Furthermore, that waitress that came to the table and took your order? Well, just FYI, you're not the only person she's taking orders from. We don't hire dedicated waitresses, sir, not for someone playing the five dollars a hand at the cheapest table in the casino at least. Maybe upstairs, where they're dropping five THOUSAND dollars a hand, we'd have a dedicated waitress just for one person. But you are not that special, despite what lies your mother may have told you.
We have four or five wait staff working this floor and if you took the time to look, they're all rushing around like headless chickens - extremely efficient headless chickens. They are doing the best they can, sir, so if they're not back with your beer in point three of a second, we do apologize. There's a dreadful robot shortage going on. We're making do with human waitresses. And despite your constant whining, they're actually making pretty good time.

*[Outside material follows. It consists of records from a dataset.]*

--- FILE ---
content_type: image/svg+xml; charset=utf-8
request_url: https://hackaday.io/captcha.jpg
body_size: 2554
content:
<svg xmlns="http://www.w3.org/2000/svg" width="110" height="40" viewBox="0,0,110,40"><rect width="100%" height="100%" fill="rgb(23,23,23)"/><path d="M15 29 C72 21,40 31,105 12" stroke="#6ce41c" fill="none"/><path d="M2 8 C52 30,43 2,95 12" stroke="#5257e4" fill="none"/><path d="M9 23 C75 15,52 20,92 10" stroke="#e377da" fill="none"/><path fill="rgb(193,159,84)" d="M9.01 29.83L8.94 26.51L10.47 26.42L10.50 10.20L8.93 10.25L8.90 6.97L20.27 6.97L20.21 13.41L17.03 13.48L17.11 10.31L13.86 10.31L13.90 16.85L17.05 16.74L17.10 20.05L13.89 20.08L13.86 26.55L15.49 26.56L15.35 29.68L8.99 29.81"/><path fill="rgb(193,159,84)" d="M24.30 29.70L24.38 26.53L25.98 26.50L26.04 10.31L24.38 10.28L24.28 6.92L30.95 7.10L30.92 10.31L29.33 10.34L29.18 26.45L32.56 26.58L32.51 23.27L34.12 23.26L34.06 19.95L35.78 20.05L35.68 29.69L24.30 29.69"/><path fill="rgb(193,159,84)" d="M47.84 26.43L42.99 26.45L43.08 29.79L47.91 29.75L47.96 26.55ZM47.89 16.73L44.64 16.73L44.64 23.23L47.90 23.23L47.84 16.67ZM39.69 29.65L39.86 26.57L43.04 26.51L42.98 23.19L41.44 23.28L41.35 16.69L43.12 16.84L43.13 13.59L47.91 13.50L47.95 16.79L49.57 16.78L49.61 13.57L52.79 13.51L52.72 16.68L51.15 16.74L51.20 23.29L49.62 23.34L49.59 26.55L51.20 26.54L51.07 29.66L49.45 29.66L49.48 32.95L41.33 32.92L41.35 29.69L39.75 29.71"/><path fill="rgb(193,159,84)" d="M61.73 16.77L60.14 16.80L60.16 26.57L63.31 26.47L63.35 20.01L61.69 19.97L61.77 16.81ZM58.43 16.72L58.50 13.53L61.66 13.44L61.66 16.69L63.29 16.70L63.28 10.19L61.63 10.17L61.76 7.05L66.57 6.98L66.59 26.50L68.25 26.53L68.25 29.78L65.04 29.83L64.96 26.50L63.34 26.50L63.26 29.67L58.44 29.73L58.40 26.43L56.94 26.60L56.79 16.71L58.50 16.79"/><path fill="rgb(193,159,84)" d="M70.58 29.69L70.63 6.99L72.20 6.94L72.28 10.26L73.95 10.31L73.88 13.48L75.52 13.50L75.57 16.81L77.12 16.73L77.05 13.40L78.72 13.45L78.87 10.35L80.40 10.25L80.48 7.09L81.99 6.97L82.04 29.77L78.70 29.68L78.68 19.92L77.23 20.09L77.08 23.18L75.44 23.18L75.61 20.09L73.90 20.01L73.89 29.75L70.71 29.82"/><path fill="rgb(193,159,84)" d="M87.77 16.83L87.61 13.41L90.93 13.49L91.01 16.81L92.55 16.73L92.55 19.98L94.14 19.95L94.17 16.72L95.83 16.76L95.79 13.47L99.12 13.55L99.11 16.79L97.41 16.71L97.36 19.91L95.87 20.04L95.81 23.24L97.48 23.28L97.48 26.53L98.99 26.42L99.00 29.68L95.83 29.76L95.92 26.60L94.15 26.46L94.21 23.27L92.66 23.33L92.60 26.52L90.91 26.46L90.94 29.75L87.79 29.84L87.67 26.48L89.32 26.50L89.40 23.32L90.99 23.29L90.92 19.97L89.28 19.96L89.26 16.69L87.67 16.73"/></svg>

Lastly, see these chips? The cards, the shuffler? My spangly dealer uniform? All of these are indicators that I'm a member of the GAMING staff, not the food and beverage staff, and therefore I really don't give two short shits about your drink either way. If you want my professional opinion, you really don't need another beer. You're enough of a drunken fuckwit as it is.
How to play blackjack
Short but sweet: if you want another card, you make a tapping motion on the table. If you don't want another card, you make a waving motion. This is so that we have you on camera making your decision. On the off chance one of us (read: you) makes a mistake, we have a record of the decisions that were made.
At no point is it necessary to crow "HIT ME, BITCH" and then laugh uproariously. And when you are reprimanded for speaking to the dealer that way, the correct response is to apologize to the dealer. Not to the pit boss who came stomping over to sort you out. Finally, your whole "it were only a joke, hyuck hyuck" isn't going to fly in this casino. You don't know me like that. We are not friends. And frankly, even if we were, I would still slap your face for speaking to me like that. You are lucky I'm in uniform, behind a table, and on camera.

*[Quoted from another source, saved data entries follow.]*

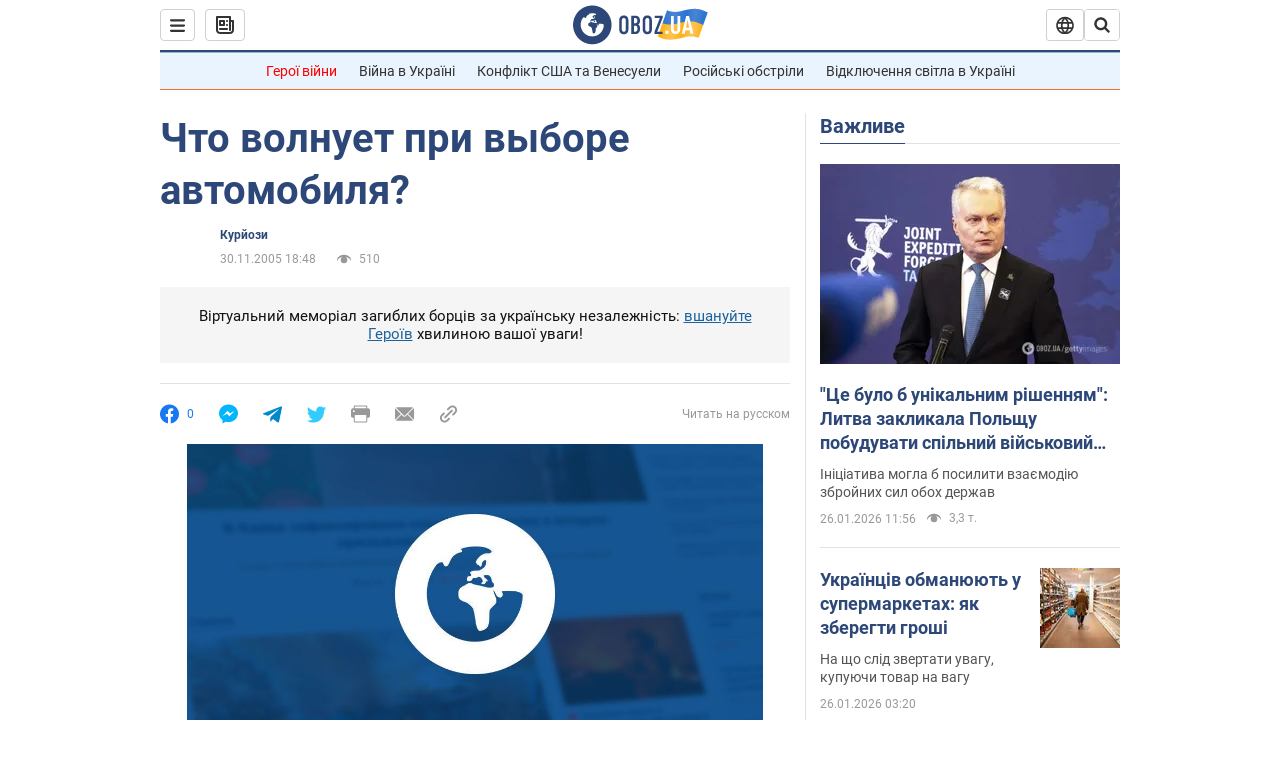

--- FILE ---
content_type: application/x-javascript; charset=utf-8
request_url: https://servicer.idealmedia.io/1418748/1?nocmp=1&sessionId=69779a2c-105fb&sessionPage=1&sessionNumberWeek=1&sessionNumber=1&scale_metric_1=64.00&scale_metric_2=256.00&scale_metric_3=100.00&cbuster=1769445932156967295202&pvid=7ba6b845-c0c3-4260-9740-e7d5cedcbc4b&implVersion=11&lct=1763555100&mp4=1&ap=1&consentStrLen=0&wlid=dd769b7a-aa4c-47bf-af74-4e538eb18925&uniqId=0c5af&niet=4g&nisd=false&evt=%5B%7B%22event%22%3A1%2C%22methods%22%3A%5B1%2C2%5D%7D%2C%7B%22event%22%3A2%2C%22methods%22%3A%5B1%2C2%5D%7D%5D&pv=5&jsv=es6&dpr=1&hashCommit=cbd500eb&apt=2005-11-30T18%3A48%3A00&tfre=3903&w=0&h=1&tl=150&tlp=1&sz=0x1&szp=1&szl=1&cxurl=https%3A%2F%2Fwww.obozrevatel.com%2Fukr%2Fcurious%2F36107-chto-volnuet-pri-vyibore-avtomobilya.htm&ref=&lu=https%3A%2F%2Fwww.obozrevatel.com%2Fukr%2Fcurious%2F36107-chto-volnuet-pri-vyibore-avtomobilya.htm
body_size: 884
content:
var _mgq=_mgq||[];
_mgq.push(["IdealmediaLoadGoods1418748_0c5af",[
["ua.tribuna.com","11961719","1","Дерюгина ответила на вопрос, почему развелась с Блохиным","Президент Украинской федерации гимнастики Ирина Дерюгина рассказала, почему завершился ее брак с Олегом Блохиным.– Почему вы развелись?– У него родились дети.","0","","","","vhnaFgZG2I1FMiReLtpFX-HNGG1uETDTmzwtSs_Y5TA0SzVyF_SAN_yRZlnvElbRJP9NESf5a0MfIieRFDqB_Kldt0JdlZKDYLbkLtP-Q-Xm8uJu0wsll__TCnWb9fse",{"i":"https://s-img.idealmedia.io/n/11961719/45x45/160x0x520x520/aHR0cDovL2ltZ2hvc3RzLmNvbS90LzQyNjAwMi85MjI3NTQ4ODU2NmYyMWU5ODlkYWVlN2NhMjI4NTQ4NS5qcGc.webp?v=1769445932-yr4tzIW_OJMKE6FuFTCV-lpVAtygXpFCWGoCwhDo6tc","l":"https://clck.idealmedia.io/pnews/11961719/i/1298901/pp/1/1?h=vhnaFgZG2I1FMiReLtpFX-HNGG1uETDTmzwtSs_Y5TA0SzVyF_SAN_yRZlnvElbRJP9NESf5a0MfIieRFDqB_Kldt0JdlZKDYLbkLtP-Q-Xm8uJu0wsll__TCnWb9fse&utm_campaign=obozrevatel.com&utm_source=obozrevatel.com&utm_medium=referral&rid=6def3681-fad6-11f0-8fc0-d404e6f97680&tt=Direct&att=3&afrd=296&iv=11&ct=1&gdprApplies=0&muid=q0qw9BQFgVJ8&st=-300&mp4=1&h2=RGCnD2pppFaSHdacZpvmnsy2GX6xlGXVu7txikoXAu8gNjusZyjGo1rMnMT1hEiOJN4sfajfrDOpom5RVgtfmQ**","adc":[],"sdl":0,"dl":"","category":"Спорт","dbbr":0,"bbrt":0,"type":"e","media-type":"static","clicktrackers":[],"cta":"Читати далі","cdt":"","tri":"6def46ee-fad6-11f0-8fc0-d404e6f97680","crid":"11961719"}],],
{"awc":{},"dt":"desktop","ts":"","tt":"Direct","isBot":1,"h2":"RGCnD2pppFaSHdacZpvmnsy2GX6xlGXVu7txikoXAu8gNjusZyjGo1rMnMT1hEiOJN4sfajfrDOpom5RVgtfmQ**","ats":0,"rid":"6def3681-fad6-11f0-8fc0-d404e6f97680","pvid":"7ba6b845-c0c3-4260-9740-e7d5cedcbc4b","iv":11,"brid":32,"muidn":"q0qw9BQFgVJ8","dnt":2,"cv":2,"afrd":296,"consent":true,"adv_src_id":39175}]);
_mgqp();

While I'm on the subject of being over familiar
Yes, I'm wearing a name badge. By reading my name off it, you've actually proved that you're smarter than 95% of the clientèle - you can read! Kudos. But there's no need to REPEAT my name every thirty seconds. It's as creepy as shit. I don't know you from a bar of soap. We are not friends. I can't return the "favor" by constantly namedropping YOU.
I've told you two or three times, as politely as possible, that I'd really rather you not use my name as much as you are - that, combined with the things you are saying, are WAY too over familiar for my liking. I'm in customer service - I am required to make some level of small talk, but I am not required to lay myself bare for you, nor do I wish to.

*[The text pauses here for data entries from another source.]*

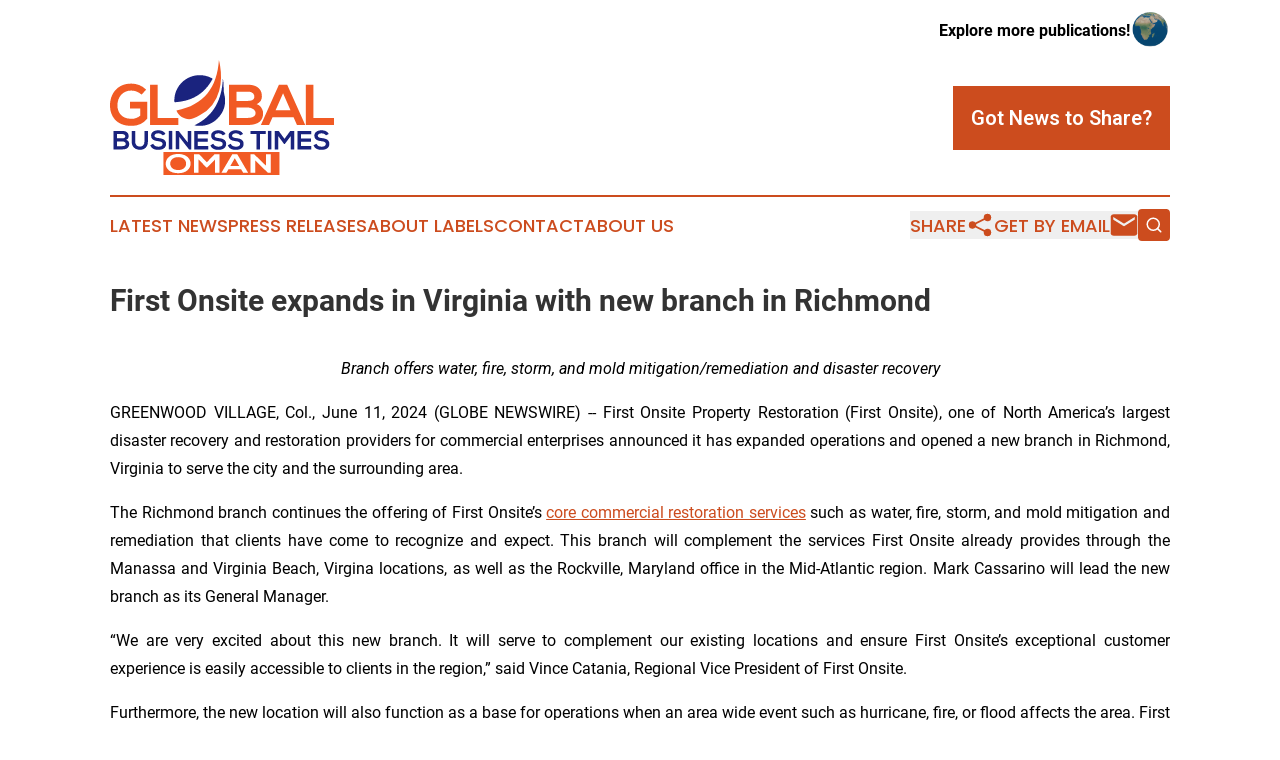

--- FILE ---
content_type: image/svg+xml
request_url: https://cdn.newsmatics.com/agp/sites/globalbusinesstimesoman-logo-1.svg
body_size: 7159
content:
<?xml version="1.0" encoding="UTF-8" standalone="no"?>
<svg
   xmlns:dc="http://purl.org/dc/elements/1.1/"
   xmlns:cc="http://creativecommons.org/ns#"
   xmlns:rdf="http://www.w3.org/1999/02/22-rdf-syntax-ns#"
   xmlns:svg="http://www.w3.org/2000/svg"
   xmlns="http://www.w3.org/2000/svg"
   id="Layer_1"
   data-name="Layer 1"
   viewBox="0 0 292.64001 150.28999"
   version="1.1"
   width="292.64001"
   height="150.28999">
  <metadata
     id="metadata63">
    <rdf:RDF>
      <cc:Work
         rdf:about="">
        <dc:format>image/svg+xml</dc:format>
        <dc:type
           rdf:resource="http://purl.org/dc/dcmitype/StillImage" />
      </cc:Work>
    </rdf:RDF>
  </metadata>
  <defs
     id="defs4">
    <style
       id="style2">.cls-1{fill:#1a237e;}.cls-2{fill:#f15a24;}.cls-3{fill:#fff;}</style>
  </defs>
  <title
     id="title6">93_TJ</title>
  <path
     class="cls-1"
     d="m 24.4,99.68 a 4.92,4.92 0 0 1 -3.16,4.66 5.88,5.88 0 0 1 3.86,5.38 c 0,5.38 -4,7.11 -9,7.11 H 4.63 V 92.68 h 11.45 c 4.76,0 8.32,2.14 8.32,7 z m -15.29,2.69 h 7 c 2.87,0 3.8,-1.21 3.8,-2.58 0,-1.11 -0.9,-3 -3.8,-3 h -7 z m 0,10.21 h 7 c 1.87,0 4.52,-0.62 4.52,-2.89 0,-2.27 -2.65,-3.32 -4.52,-3.32 h -7 z"
     id="path8" />
  <path
     class="cls-1"
     d="m 49.51,92.71 v 13.84 c 0,7.14 -4.38,10.79 -10.45,10.79 -5.8,0 -10.73,-3.52 -10.73,-10.79 V 92.71 h 4.52 v 13.84 c 0,4.34 2.48,6.65 6.24,6.65 3.76,0 5.9,-2.51 5.9,-6.65 V 92.71 Z"
     id="path10" />
  <path
     class="cls-1"
     d="m 68.86,98.51 a 6.92,6.92 0 0 0 -5.73,-2.69 c -3.38,0 -5,1.41 -5,3.21 0,2.1 2.49,2.69 5.38,3 5,0.62 9.73,1.93 9.73,7.69 0,5.39 -4.76,7.7 -10.14,7.7 -4.93,0 -8.73,-1.52 -10.52,-5.94 l 3.79,-2 c 1.07,2.65 3.87,3.83 6.8,3.83 2.93,0 5.55,-1 5.55,-3.63 0,-2.27 -2.38,-3.2 -5.59,-3.55 -4.93,-0.59 -9.48,-1.9 -9.48,-7.31 0,-5 4.9,-7 9.35,-7 3.76,0 7.65,1.07 9.48,4.8 z"
     id="path12" />
  <path
     class="cls-1"
     d="M 76.79,116.83 V 92.68 h 4.52 v 24.15 z"
     id="path14" />
  <path
     class="cls-1"
     d="m 101.46,92.64 h 4.55 v 24.19 h -2.83 v 0 L 90.49,100.51 V 116.8 H 85.94 V 92.68 h 3.69 l 11.83,15 z"
     id="path16" />
  <path
     class="cls-1"
     d="M 128.24,116.83 H 110.12 V 92.68 h 18.12 v 4.39 h -13.6 v 5.56 h 13.07 v 4.24 h -13.07 v 5.45 h 13.6 z"
     id="path18" />
  <path
     class="cls-1"
     d="m 147.34,98.51 a 6.93,6.93 0 0 0 -5.73,-2.69 c -3.38,0 -5,1.41 -5,3.21 0,2.1 2.48,2.69 5.38,3 5,0.62 9.73,1.93 9.73,7.69 0,5.39 -4.76,7.7 -10.14,7.7 -4.94,0 -8.73,-1.52 -10.53,-5.94 l 3.8,-2 c 1.07,2.65 3.86,3.83 6.8,3.83 2.94,0 5.55,-1 5.55,-3.63 0,-2.27 -2.38,-3.2 -5.59,-3.55 -4.93,-0.59 -9.49,-1.9 -9.49,-7.31 0,-5 4.9,-7 9.35,-7 3.76,0 7.66,1.07 9.49,4.8 z"
     id="path20" />
  <path
     class="cls-1"
     d="m 170.14,98.51 a 6.93,6.93 0 0 0 -5.73,-2.69 c -3.38,0 -5,1.41 -5,3.21 0,2.1 2.48,2.69 5.38,3 5,0.62 9.73,1.93 9.73,7.69 0,5.39 -4.76,7.7 -10.14,7.7 -4.94,0 -8.73,-1.52 -10.52,-5.94 l 3.79,-2 c 1.07,2.65 3.86,3.83 6.8,3.83 2.94,0 5.55,-1 5.55,-3.63 0,-2.27 -2.38,-3.2 -5.59,-3.55 -4.93,-0.59 -9.48,-1.9 -9.48,-7.31 0,-5 4.89,-7 9.34,-7 3.76,0 7.66,1.07 9.49,4.8 z"
     id="path22" />
  <path
     class="cls-1"
     d="m 191.24,96.82 h -7.66 v -4.14 h 19.87 v 4.14 h -7.66 v 20 h -4.55 z"
     id="path24" />
  <path
     class="cls-1"
     d="M 206.24,116.83 V 92.68 h 4.52 v 24.15 z"
     id="path26" />
  <path
     class="cls-1"
     d="m 236.09,99.34 -7.85,10.48 h -0.9 L 219.65,99.3 v 17.56 h -4.56 V 92.71 h 5.25 l 7.54,10.36 7.56,-10.39 h 5.21 v 24.15 h -4.56 z"
     id="path28" />
  <path
     class="cls-1"
     d="M 262.93,116.83 H 244.85 V 92.68 h 18.08 v 4.39 h -13.56 v 5.56 h 13.08 v 4.24 h -13.08 v 5.45 h 13.56 z"
     id="path30" />
  <path
     class="cls-1"
     d="m 282.07,98.51 c -0.82,-1.38 -3.1,-2.69 -5.72,-2.69 -3.38,0 -5,1.41 -5,3.21 0,2.1 2.48,2.69 5.38,3 5,0.62 9.73,1.93 9.73,7.69 0,5.39 -4.76,7.7 -10.15,7.7 -4.93,0 -8.72,-1.52 -10.52,-5.94 l 3.8,-2 c 1.07,2.65 3.86,3.83 6.79,3.83 2.93,0 5.56,-1 5.56,-3.63 0,-2.27 -2.38,-3.2 -5.59,-3.55 -4.93,-0.59 -9.49,-1.9 -9.49,-7.31 0,-5 4.9,-7 9.35,-7 3.76,0 7.66,1.07 9.49,4.8 z"
     id="path32" />
  <rect
     class="cls-2"
     x="69.790001"
     y="120.24999"
     width="151.50999"
     height="30.040001"
     id="rect34" />
  <path
     class="cls-3"
     d="m 105.24,135.48 c -0.09,6.24 -5.1,12.48 -16.21,12.48 -11.11,0 -16.26,-6.1 -16.26,-12.45 0,-6.35 5.33,-12.73 16.26,-12.73 10.93,0 16.33,6.38 16.21,12.7 z m -26.6,0.1 c 0.13,4 2.93,8.21 10.39,8.21 7.46,0 10.25,-4.28 10.34,-8.25 0.09,-3.97 -2.89,-8.62 -10.34,-8.62 -7.45,0 -10.5,4.59 -10.36,8.66 z"
     id="path36" />
  <path
     class="cls-3"
     d="m 137.24,129.92 -10.3,10.49 h -1.18 l -10.07,-10.52 v 17.56 h -6 V 123.3 h 6.87 l 9.89,10.38 9.89,-10.38 h 6.82 v 24.15 h -6 z"
     id="path38" />
  <path
     class="cls-3"
     d="m 171.24,142.86 h -16.57 l -2.71,4.55 h -6.46 l 14.18,-24.15 h 6.56 l 14.18,24.15 h -6.5 z m -8.26,-14.53 -5.87,10.28 h 11.74 z"
     id="path40" />
  <path
     class="cls-3"
     d="m 203.85,123.23 h 6 v 24.18 h -3.7 v 0 l -16.62,-16.32 v 16.28 h -6 v -24.11 h 4.83 l 15.49,15 z"
     id="path42" />
  <path
     class="cls-2"
     d="M 41.14,45.18 A 20.14,20.14 0 0 0 27.78,39.93 c -11.26,0 -18.09,8.55 -18.09,19.36 0,8.63 5,17.57 18.09,17.57 a 17.42,17.42 0 0 0 11.85,-4.21 v -9.3 H 26.24 V 54.49 H 48.76 V 76.63 A 26.18,26.18 0 0 1 27.78,86.07 C 8.03,86.07 0,73.07 0,59.27 0,44.49 9.24,30.83 27.78,30.83 a 27.74,27.74 0 0 1 19.51,8 z"
     id="path44" />
  <path
     class="cls-2"
     d="m 62.24,32.35 v 43.38 h 27 v 9.16 H 52.32 V 32.35 Z"
     id="path46" />
  <path
     class="cls-2"
     d="m 198.38,47.58 c 0,4.06 -1.95,8 -6.83,10.14 6.16,1.87 8.41,8.4 8.41,11.71 0,11.7 -8.78,15.46 -19.67,15.46 H 155.38 V 32.35 h 24.91 c 10.36,0 18.09,4.65 18.09,15.23 z m -33.25,5.86 h 15.16 c 6.23,0 8.26,-2.63 8.26,-5.63 0,-2.4 -1.95,-6.46 -8.26,-6.46 h -15.16 z m 0,22.21 h 15.16 c 4.06,0 9.84,-1.35 9.84,-6.3 0,-4.73 -5.78,-7.2 -9.84,-7.2 h -15.16 z"
     id="path48" />
  <path
     class="cls-2"
     d="m 239.74,74.98 h -27.5 l -4.5,9.91 H 197.03 L 220.6,32.35 h 10.81 l 23.57,52.54 h -10.81 z m -13.73,-31.6 -9.77,22.37 h 19.51 z"
     id="path50" />
  <path
     class="cls-2"
     d="m 265.64,32.35 v 43.38 h 27 v 9.16 H 255.73 V 32.35 Z"
     id="path52" />
  <path
     class="cls-2"
     d="m 86.86,66 c 36.23,-7.2 53.12,-30.36 55.37,-66 0.53,2.51 1.14,5 1.56,7.53 1.81,10.91 1.81,21.76 -1.19,32.5 a 52.2,52.2 0 0 1 -24.9,32 50.73,50.73 0 0 1 -9.57,4.53 C 99.98,79.22 90.32,74.56 87,66.66 A 3.8,3.8 0 0 1 86.86,66 Z"
     id="path54" />
  <path
     class="cls-1"
     d="m 134.03,24.46 c -0.84,1.53 -1.56,3 -2.43,4.38 -9.15,14.52 -22.31,22.92 -39.21,25.53 -2.22,0.35 -4.47,0.47 -6.69,0.76 -1.22,0.16 -1.68,-0.2 -1.72,-1.49 a 33.17,33.17 0 0 1 48.51,-30.1 c 0.48,0.24 0.92,0.53 1.54,0.92 z"
     id="path56" />
  <path
     class="cls-1"
     d="m 110.31,85.3 c 25.6,-12.34 35.63,-33.73 37.11,-60.52 A 40.72,40.72 0 0 1 148.1,29 c 0.24,4.23 0.35,8.46 0.55,12.69 a 9.67,9.67 0 0 0 0.37,1.9 c 3.31,12.9 0.41,24.22 -9.18,33.46 -7.74,7.46 -17.25,10.08 -27.88,8.68 -0.43,-0.06 -0.85,-0.22 -1.65,-0.43 z"
     id="path58" />
</svg>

You are making me so fucking uncomfortable I can barely breathe... what's that? Oh hello, Mr. Panic Attack, it's been a while since you popped up. Thanks very much, Overly Familiar Lady, for causing me to have to be pulled off the table in the middle of a Friday night rush. The pit bosses can ABSOLUTELY shit out another dealer to cover the table while I'm rushed upstairs. You suck, because you just didn't listen and catch the signs of how uncomfortable you were making me and everyone around you.
(Oh, and she was making irritating chip changes, too. Fifteen dollars, from fives to ones, EVERY SINGLE HAND, only to place five one dollar chips on each of three hands. WHAT IS THE POINT OF YOU OMG SERIOUSLY.)